Sha Lo Tung: A Wildlife Haven in Need of Immediate Remediation

Henrietta Ko

Along the fringes of Hong Kong’s bustling metropolis lies an abandoned village. Though uninhabited by Hong Kong citizens, this village is home to some of Hong Kong’s rarest wildlife species.
Sha Lo Tung, located near Tai Po, is one of Hong Kong’s largest freshwater wetlands. Over the years, it’s slowly being reclaimed by nature, yet the damage inflicted by past conflicts can’t be erased.

History of Sha Lo Tung
Sha Lo Tung was abandoned when developers first bought the village forty years ago.
This fertile basin is protected on all sides by hills, and is home to over 80 dragonfly species (six of which are endangered), rare butterflies, birds, and mammals such as the barking deer. At least a hundred rare plant species have been discovered in this area. 
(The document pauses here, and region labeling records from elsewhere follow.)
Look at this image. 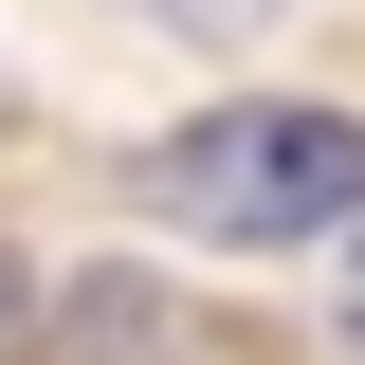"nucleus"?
I'll return each instance as SVG.
<instances>
[{"label": "nucleus", "instance_id": "nucleus-1", "mask_svg": "<svg viewBox=\"0 0 365 365\" xmlns=\"http://www.w3.org/2000/svg\"><path fill=\"white\" fill-rule=\"evenodd\" d=\"M128 201L165 237H220V256H274V237H347L365 220V110H201L128 165Z\"/></svg>", "mask_w": 365, "mask_h": 365}, {"label": "nucleus", "instance_id": "nucleus-2", "mask_svg": "<svg viewBox=\"0 0 365 365\" xmlns=\"http://www.w3.org/2000/svg\"><path fill=\"white\" fill-rule=\"evenodd\" d=\"M146 19H165V37H256L274 0H146Z\"/></svg>", "mask_w": 365, "mask_h": 365}, {"label": "nucleus", "instance_id": "nucleus-3", "mask_svg": "<svg viewBox=\"0 0 365 365\" xmlns=\"http://www.w3.org/2000/svg\"><path fill=\"white\" fill-rule=\"evenodd\" d=\"M19 311H37V274H19V256H0V365H19Z\"/></svg>", "mask_w": 365, "mask_h": 365}, {"label": "nucleus", "instance_id": "nucleus-4", "mask_svg": "<svg viewBox=\"0 0 365 365\" xmlns=\"http://www.w3.org/2000/svg\"><path fill=\"white\" fill-rule=\"evenodd\" d=\"M329 329H347V347H365V220H347V311H329Z\"/></svg>", "mask_w": 365, "mask_h": 365}]
</instances>
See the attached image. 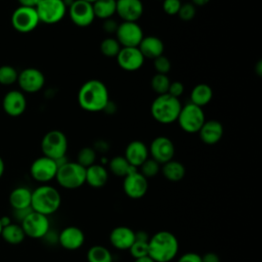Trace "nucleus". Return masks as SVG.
<instances>
[{"instance_id":"27","label":"nucleus","mask_w":262,"mask_h":262,"mask_svg":"<svg viewBox=\"0 0 262 262\" xmlns=\"http://www.w3.org/2000/svg\"><path fill=\"white\" fill-rule=\"evenodd\" d=\"M213 98V90L211 86L206 83L195 85L190 92V102L203 107L207 105Z\"/></svg>"},{"instance_id":"42","label":"nucleus","mask_w":262,"mask_h":262,"mask_svg":"<svg viewBox=\"0 0 262 262\" xmlns=\"http://www.w3.org/2000/svg\"><path fill=\"white\" fill-rule=\"evenodd\" d=\"M184 92V85L180 81H173L170 83L168 88V94H170L173 97L179 98Z\"/></svg>"},{"instance_id":"43","label":"nucleus","mask_w":262,"mask_h":262,"mask_svg":"<svg viewBox=\"0 0 262 262\" xmlns=\"http://www.w3.org/2000/svg\"><path fill=\"white\" fill-rule=\"evenodd\" d=\"M177 262H202V257L198 253L194 252H187L182 254Z\"/></svg>"},{"instance_id":"52","label":"nucleus","mask_w":262,"mask_h":262,"mask_svg":"<svg viewBox=\"0 0 262 262\" xmlns=\"http://www.w3.org/2000/svg\"><path fill=\"white\" fill-rule=\"evenodd\" d=\"M2 228H3V226H2V224H1V219H0V234H1V231H2Z\"/></svg>"},{"instance_id":"34","label":"nucleus","mask_w":262,"mask_h":262,"mask_svg":"<svg viewBox=\"0 0 262 262\" xmlns=\"http://www.w3.org/2000/svg\"><path fill=\"white\" fill-rule=\"evenodd\" d=\"M170 83L171 81L167 75L156 73L150 80V87L154 92H156L158 95H161L168 92Z\"/></svg>"},{"instance_id":"49","label":"nucleus","mask_w":262,"mask_h":262,"mask_svg":"<svg viewBox=\"0 0 262 262\" xmlns=\"http://www.w3.org/2000/svg\"><path fill=\"white\" fill-rule=\"evenodd\" d=\"M255 72L259 77H261V75H262V62H261V60H259L257 62V64L255 66Z\"/></svg>"},{"instance_id":"33","label":"nucleus","mask_w":262,"mask_h":262,"mask_svg":"<svg viewBox=\"0 0 262 262\" xmlns=\"http://www.w3.org/2000/svg\"><path fill=\"white\" fill-rule=\"evenodd\" d=\"M121 48H122V46L118 42V40L116 38H112V37L103 39L99 45L100 52L102 53V55H104L106 57H116L118 55L119 51L121 50Z\"/></svg>"},{"instance_id":"8","label":"nucleus","mask_w":262,"mask_h":262,"mask_svg":"<svg viewBox=\"0 0 262 262\" xmlns=\"http://www.w3.org/2000/svg\"><path fill=\"white\" fill-rule=\"evenodd\" d=\"M67 5L63 0H41L36 6L40 23L54 25L59 23L67 13Z\"/></svg>"},{"instance_id":"24","label":"nucleus","mask_w":262,"mask_h":262,"mask_svg":"<svg viewBox=\"0 0 262 262\" xmlns=\"http://www.w3.org/2000/svg\"><path fill=\"white\" fill-rule=\"evenodd\" d=\"M144 58L155 59L164 53V43L157 36H144L138 45Z\"/></svg>"},{"instance_id":"1","label":"nucleus","mask_w":262,"mask_h":262,"mask_svg":"<svg viewBox=\"0 0 262 262\" xmlns=\"http://www.w3.org/2000/svg\"><path fill=\"white\" fill-rule=\"evenodd\" d=\"M77 98L81 108L90 113L104 111L110 102L107 87L103 82L96 79L85 82L80 87Z\"/></svg>"},{"instance_id":"32","label":"nucleus","mask_w":262,"mask_h":262,"mask_svg":"<svg viewBox=\"0 0 262 262\" xmlns=\"http://www.w3.org/2000/svg\"><path fill=\"white\" fill-rule=\"evenodd\" d=\"M87 262H113V255L107 248L101 245H94L87 251Z\"/></svg>"},{"instance_id":"5","label":"nucleus","mask_w":262,"mask_h":262,"mask_svg":"<svg viewBox=\"0 0 262 262\" xmlns=\"http://www.w3.org/2000/svg\"><path fill=\"white\" fill-rule=\"evenodd\" d=\"M85 173L86 168L77 162L67 161L58 166L55 179L66 189H77L85 184Z\"/></svg>"},{"instance_id":"47","label":"nucleus","mask_w":262,"mask_h":262,"mask_svg":"<svg viewBox=\"0 0 262 262\" xmlns=\"http://www.w3.org/2000/svg\"><path fill=\"white\" fill-rule=\"evenodd\" d=\"M211 0H191V3L196 7V6H205L207 5Z\"/></svg>"},{"instance_id":"44","label":"nucleus","mask_w":262,"mask_h":262,"mask_svg":"<svg viewBox=\"0 0 262 262\" xmlns=\"http://www.w3.org/2000/svg\"><path fill=\"white\" fill-rule=\"evenodd\" d=\"M118 26L119 24H117L114 19L112 18H107V19H104L103 20V24H102V28L104 30V32L108 33V34H114L116 33L117 29H118Z\"/></svg>"},{"instance_id":"17","label":"nucleus","mask_w":262,"mask_h":262,"mask_svg":"<svg viewBox=\"0 0 262 262\" xmlns=\"http://www.w3.org/2000/svg\"><path fill=\"white\" fill-rule=\"evenodd\" d=\"M116 58L119 67L126 72L138 71L145 59L138 47H122Z\"/></svg>"},{"instance_id":"28","label":"nucleus","mask_w":262,"mask_h":262,"mask_svg":"<svg viewBox=\"0 0 262 262\" xmlns=\"http://www.w3.org/2000/svg\"><path fill=\"white\" fill-rule=\"evenodd\" d=\"M161 172L168 181L178 182L182 180L185 175V167L183 166L182 163L175 160H171L162 165Z\"/></svg>"},{"instance_id":"41","label":"nucleus","mask_w":262,"mask_h":262,"mask_svg":"<svg viewBox=\"0 0 262 262\" xmlns=\"http://www.w3.org/2000/svg\"><path fill=\"white\" fill-rule=\"evenodd\" d=\"M181 4V0H164L163 9L168 15H177Z\"/></svg>"},{"instance_id":"14","label":"nucleus","mask_w":262,"mask_h":262,"mask_svg":"<svg viewBox=\"0 0 262 262\" xmlns=\"http://www.w3.org/2000/svg\"><path fill=\"white\" fill-rule=\"evenodd\" d=\"M68 8L70 18L77 27L86 28L90 26L95 18L92 4L89 2L74 0Z\"/></svg>"},{"instance_id":"45","label":"nucleus","mask_w":262,"mask_h":262,"mask_svg":"<svg viewBox=\"0 0 262 262\" xmlns=\"http://www.w3.org/2000/svg\"><path fill=\"white\" fill-rule=\"evenodd\" d=\"M201 257H202V262H220L219 256L214 252H208Z\"/></svg>"},{"instance_id":"3","label":"nucleus","mask_w":262,"mask_h":262,"mask_svg":"<svg viewBox=\"0 0 262 262\" xmlns=\"http://www.w3.org/2000/svg\"><path fill=\"white\" fill-rule=\"evenodd\" d=\"M60 204V193L51 185L42 184L32 191L31 208L37 213L49 216L59 209Z\"/></svg>"},{"instance_id":"46","label":"nucleus","mask_w":262,"mask_h":262,"mask_svg":"<svg viewBox=\"0 0 262 262\" xmlns=\"http://www.w3.org/2000/svg\"><path fill=\"white\" fill-rule=\"evenodd\" d=\"M19 3V6H25V7H32L36 8V6L39 4L41 0H17Z\"/></svg>"},{"instance_id":"15","label":"nucleus","mask_w":262,"mask_h":262,"mask_svg":"<svg viewBox=\"0 0 262 262\" xmlns=\"http://www.w3.org/2000/svg\"><path fill=\"white\" fill-rule=\"evenodd\" d=\"M148 152L150 158L163 165L173 160L175 155V146L173 141L167 136H158L149 144Z\"/></svg>"},{"instance_id":"26","label":"nucleus","mask_w":262,"mask_h":262,"mask_svg":"<svg viewBox=\"0 0 262 262\" xmlns=\"http://www.w3.org/2000/svg\"><path fill=\"white\" fill-rule=\"evenodd\" d=\"M31 201L32 191L25 186L14 188L9 194V204L14 211L31 208Z\"/></svg>"},{"instance_id":"29","label":"nucleus","mask_w":262,"mask_h":262,"mask_svg":"<svg viewBox=\"0 0 262 262\" xmlns=\"http://www.w3.org/2000/svg\"><path fill=\"white\" fill-rule=\"evenodd\" d=\"M3 239L10 245H18L24 242L26 234L20 224L10 223L2 228L1 234Z\"/></svg>"},{"instance_id":"31","label":"nucleus","mask_w":262,"mask_h":262,"mask_svg":"<svg viewBox=\"0 0 262 262\" xmlns=\"http://www.w3.org/2000/svg\"><path fill=\"white\" fill-rule=\"evenodd\" d=\"M108 169L114 175L124 178L127 174L138 168L131 166L124 156H116L108 162Z\"/></svg>"},{"instance_id":"21","label":"nucleus","mask_w":262,"mask_h":262,"mask_svg":"<svg viewBox=\"0 0 262 262\" xmlns=\"http://www.w3.org/2000/svg\"><path fill=\"white\" fill-rule=\"evenodd\" d=\"M135 241V231L128 226H117L110 233V243L117 250H129Z\"/></svg>"},{"instance_id":"22","label":"nucleus","mask_w":262,"mask_h":262,"mask_svg":"<svg viewBox=\"0 0 262 262\" xmlns=\"http://www.w3.org/2000/svg\"><path fill=\"white\" fill-rule=\"evenodd\" d=\"M199 136L203 143L207 145H214L218 143L224 133L223 125L217 120L205 121L201 129L199 130Z\"/></svg>"},{"instance_id":"2","label":"nucleus","mask_w":262,"mask_h":262,"mask_svg":"<svg viewBox=\"0 0 262 262\" xmlns=\"http://www.w3.org/2000/svg\"><path fill=\"white\" fill-rule=\"evenodd\" d=\"M177 237L168 230H160L149 236L148 256L155 262H170L178 254Z\"/></svg>"},{"instance_id":"48","label":"nucleus","mask_w":262,"mask_h":262,"mask_svg":"<svg viewBox=\"0 0 262 262\" xmlns=\"http://www.w3.org/2000/svg\"><path fill=\"white\" fill-rule=\"evenodd\" d=\"M134 262H155V261L147 255V256H144V257H141V258L134 259Z\"/></svg>"},{"instance_id":"18","label":"nucleus","mask_w":262,"mask_h":262,"mask_svg":"<svg viewBox=\"0 0 262 262\" xmlns=\"http://www.w3.org/2000/svg\"><path fill=\"white\" fill-rule=\"evenodd\" d=\"M57 242L63 249L75 251L84 245L85 234L83 230L77 226H67L62 228L57 235Z\"/></svg>"},{"instance_id":"7","label":"nucleus","mask_w":262,"mask_h":262,"mask_svg":"<svg viewBox=\"0 0 262 262\" xmlns=\"http://www.w3.org/2000/svg\"><path fill=\"white\" fill-rule=\"evenodd\" d=\"M205 113L203 107H200L191 102L182 105L177 121L180 128L186 133H198L205 123Z\"/></svg>"},{"instance_id":"53","label":"nucleus","mask_w":262,"mask_h":262,"mask_svg":"<svg viewBox=\"0 0 262 262\" xmlns=\"http://www.w3.org/2000/svg\"><path fill=\"white\" fill-rule=\"evenodd\" d=\"M115 1H118V0H115Z\"/></svg>"},{"instance_id":"13","label":"nucleus","mask_w":262,"mask_h":262,"mask_svg":"<svg viewBox=\"0 0 262 262\" xmlns=\"http://www.w3.org/2000/svg\"><path fill=\"white\" fill-rule=\"evenodd\" d=\"M148 189L147 179L138 171L130 172L124 177L123 190L125 194L132 200H139L145 195Z\"/></svg>"},{"instance_id":"6","label":"nucleus","mask_w":262,"mask_h":262,"mask_svg":"<svg viewBox=\"0 0 262 262\" xmlns=\"http://www.w3.org/2000/svg\"><path fill=\"white\" fill-rule=\"evenodd\" d=\"M68 138L59 130L48 131L41 140V150L43 156L48 157L55 162L66 158L68 151Z\"/></svg>"},{"instance_id":"38","label":"nucleus","mask_w":262,"mask_h":262,"mask_svg":"<svg viewBox=\"0 0 262 262\" xmlns=\"http://www.w3.org/2000/svg\"><path fill=\"white\" fill-rule=\"evenodd\" d=\"M130 255L134 258H141L148 255V241L146 239H139L135 238L132 246L129 248Z\"/></svg>"},{"instance_id":"37","label":"nucleus","mask_w":262,"mask_h":262,"mask_svg":"<svg viewBox=\"0 0 262 262\" xmlns=\"http://www.w3.org/2000/svg\"><path fill=\"white\" fill-rule=\"evenodd\" d=\"M18 73L12 66L4 64L0 67V84L11 85L17 81Z\"/></svg>"},{"instance_id":"16","label":"nucleus","mask_w":262,"mask_h":262,"mask_svg":"<svg viewBox=\"0 0 262 262\" xmlns=\"http://www.w3.org/2000/svg\"><path fill=\"white\" fill-rule=\"evenodd\" d=\"M17 83L24 92L35 93L43 88L45 77L40 70L36 68H27L18 73Z\"/></svg>"},{"instance_id":"11","label":"nucleus","mask_w":262,"mask_h":262,"mask_svg":"<svg viewBox=\"0 0 262 262\" xmlns=\"http://www.w3.org/2000/svg\"><path fill=\"white\" fill-rule=\"evenodd\" d=\"M115 34L122 47H138L144 37L143 31L137 21H122Z\"/></svg>"},{"instance_id":"39","label":"nucleus","mask_w":262,"mask_h":262,"mask_svg":"<svg viewBox=\"0 0 262 262\" xmlns=\"http://www.w3.org/2000/svg\"><path fill=\"white\" fill-rule=\"evenodd\" d=\"M195 13H196V7L191 2H186L181 4L177 15L181 20L189 21L195 16Z\"/></svg>"},{"instance_id":"36","label":"nucleus","mask_w":262,"mask_h":262,"mask_svg":"<svg viewBox=\"0 0 262 262\" xmlns=\"http://www.w3.org/2000/svg\"><path fill=\"white\" fill-rule=\"evenodd\" d=\"M138 171L146 178L155 177L161 171V165L151 158L146 159L138 168Z\"/></svg>"},{"instance_id":"20","label":"nucleus","mask_w":262,"mask_h":262,"mask_svg":"<svg viewBox=\"0 0 262 262\" xmlns=\"http://www.w3.org/2000/svg\"><path fill=\"white\" fill-rule=\"evenodd\" d=\"M116 13L123 21H137L143 14L141 0H118Z\"/></svg>"},{"instance_id":"51","label":"nucleus","mask_w":262,"mask_h":262,"mask_svg":"<svg viewBox=\"0 0 262 262\" xmlns=\"http://www.w3.org/2000/svg\"><path fill=\"white\" fill-rule=\"evenodd\" d=\"M83 1H86V2H89V3H91V4H92V3H93V2H95L96 0H83Z\"/></svg>"},{"instance_id":"40","label":"nucleus","mask_w":262,"mask_h":262,"mask_svg":"<svg viewBox=\"0 0 262 262\" xmlns=\"http://www.w3.org/2000/svg\"><path fill=\"white\" fill-rule=\"evenodd\" d=\"M154 60V69L157 74H164L167 75L171 70V61L170 59L165 56L164 54L158 56Z\"/></svg>"},{"instance_id":"12","label":"nucleus","mask_w":262,"mask_h":262,"mask_svg":"<svg viewBox=\"0 0 262 262\" xmlns=\"http://www.w3.org/2000/svg\"><path fill=\"white\" fill-rule=\"evenodd\" d=\"M57 164L54 160L42 156L37 158L31 165L30 173L34 180L37 182L46 184L47 182L55 179V175L57 172Z\"/></svg>"},{"instance_id":"50","label":"nucleus","mask_w":262,"mask_h":262,"mask_svg":"<svg viewBox=\"0 0 262 262\" xmlns=\"http://www.w3.org/2000/svg\"><path fill=\"white\" fill-rule=\"evenodd\" d=\"M4 169H5L4 161H3V159L0 157V178L2 177V175H3V173H4Z\"/></svg>"},{"instance_id":"9","label":"nucleus","mask_w":262,"mask_h":262,"mask_svg":"<svg viewBox=\"0 0 262 262\" xmlns=\"http://www.w3.org/2000/svg\"><path fill=\"white\" fill-rule=\"evenodd\" d=\"M40 20L36 8L18 6L11 14V25L19 33H30L39 25Z\"/></svg>"},{"instance_id":"23","label":"nucleus","mask_w":262,"mask_h":262,"mask_svg":"<svg viewBox=\"0 0 262 262\" xmlns=\"http://www.w3.org/2000/svg\"><path fill=\"white\" fill-rule=\"evenodd\" d=\"M149 152L146 144L141 140H132L128 143L125 148L124 157L128 163L136 168H139L140 165L148 159Z\"/></svg>"},{"instance_id":"30","label":"nucleus","mask_w":262,"mask_h":262,"mask_svg":"<svg viewBox=\"0 0 262 262\" xmlns=\"http://www.w3.org/2000/svg\"><path fill=\"white\" fill-rule=\"evenodd\" d=\"M116 5L117 1L115 0H96L92 3L95 17L102 20L112 18V16L116 14Z\"/></svg>"},{"instance_id":"4","label":"nucleus","mask_w":262,"mask_h":262,"mask_svg":"<svg viewBox=\"0 0 262 262\" xmlns=\"http://www.w3.org/2000/svg\"><path fill=\"white\" fill-rule=\"evenodd\" d=\"M182 104L179 98L168 93L157 95L150 105V114L155 121L160 124H171L177 121Z\"/></svg>"},{"instance_id":"19","label":"nucleus","mask_w":262,"mask_h":262,"mask_svg":"<svg viewBox=\"0 0 262 262\" xmlns=\"http://www.w3.org/2000/svg\"><path fill=\"white\" fill-rule=\"evenodd\" d=\"M2 106L7 115L11 117H18L26 111V96L23 91L10 90L4 95L2 100Z\"/></svg>"},{"instance_id":"10","label":"nucleus","mask_w":262,"mask_h":262,"mask_svg":"<svg viewBox=\"0 0 262 262\" xmlns=\"http://www.w3.org/2000/svg\"><path fill=\"white\" fill-rule=\"evenodd\" d=\"M26 236L32 238H41L46 236L49 231L50 223L48 216L32 211L20 222Z\"/></svg>"},{"instance_id":"25","label":"nucleus","mask_w":262,"mask_h":262,"mask_svg":"<svg viewBox=\"0 0 262 262\" xmlns=\"http://www.w3.org/2000/svg\"><path fill=\"white\" fill-rule=\"evenodd\" d=\"M108 180V171L100 164H93L86 168L85 183L93 188H100L106 184Z\"/></svg>"},{"instance_id":"35","label":"nucleus","mask_w":262,"mask_h":262,"mask_svg":"<svg viewBox=\"0 0 262 262\" xmlns=\"http://www.w3.org/2000/svg\"><path fill=\"white\" fill-rule=\"evenodd\" d=\"M96 161V150L93 147L85 146L82 147L77 155V163L83 166L84 168H88L91 165L95 164Z\"/></svg>"}]
</instances>
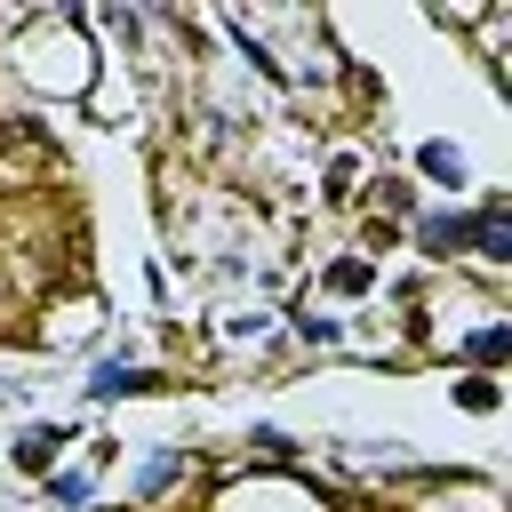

This site has been classed by the Agriculture, Fisheries, and Conservation Department as one of the 12 “priority sites,” coming in second for ecological importance due to the diversity of rare species that inhabit the basin.

Despite the pristine environment of village, conflict began mounting the early 1980s when plans to develop the area into a golf course and residential housing area began to unravel.
Fortunately, the development plan was canceled due to strong opposition from environmental groups.


Problems continue to arise
However, the halt to development plans made indigenous villagers unhappy. To express their discontent, villagers decided to destroy large expanses of farmland and irrigation channels, causing wetlands to dry up, and invasive species to rapidly grow. 

The village’s abandoned houses and farmland also caught the attention of wargame and off-road vehicle enthusiasts.
The buildings are dotted with bullet holes from wargamers, and animal traps cover the area due to unresolved illegal poaching issues. Ecosystems have also been destroyed by off-road vehicles. 

Despite the government’s efforts to preserve this land by diverting the construction of the golf course to Shuen Wan Restored Landfill, 80 percent of Sha Lo Tung remains degraded due to past conflicts, much to the horror of environmental groups (South China Morning Post).

Baby steps
Green Powers, an NGO dealing with environmental affairs, was granted $8.5 million HKD from the Environment and Conservation Fund to start a two year plan to restore this wildlife refuge.

Their plan includes clearing the area of traps, controlling invasive species, replanting aquatic plants, and building artificial bodies of water to restore the damage done to the village’s streams.  


Getting HKIS involved
HKIS can help out in various ways. Of the sustainability clubs at our school, the Green Dragons Club organizes regular beach and hiking trail clean-ups to spread awareness about the impact of our waste on the environment. Green Dragons members could certainly expand their environmental outreach to Sha Lo Tung and address larger environmental issues afflicting Hong Kong today.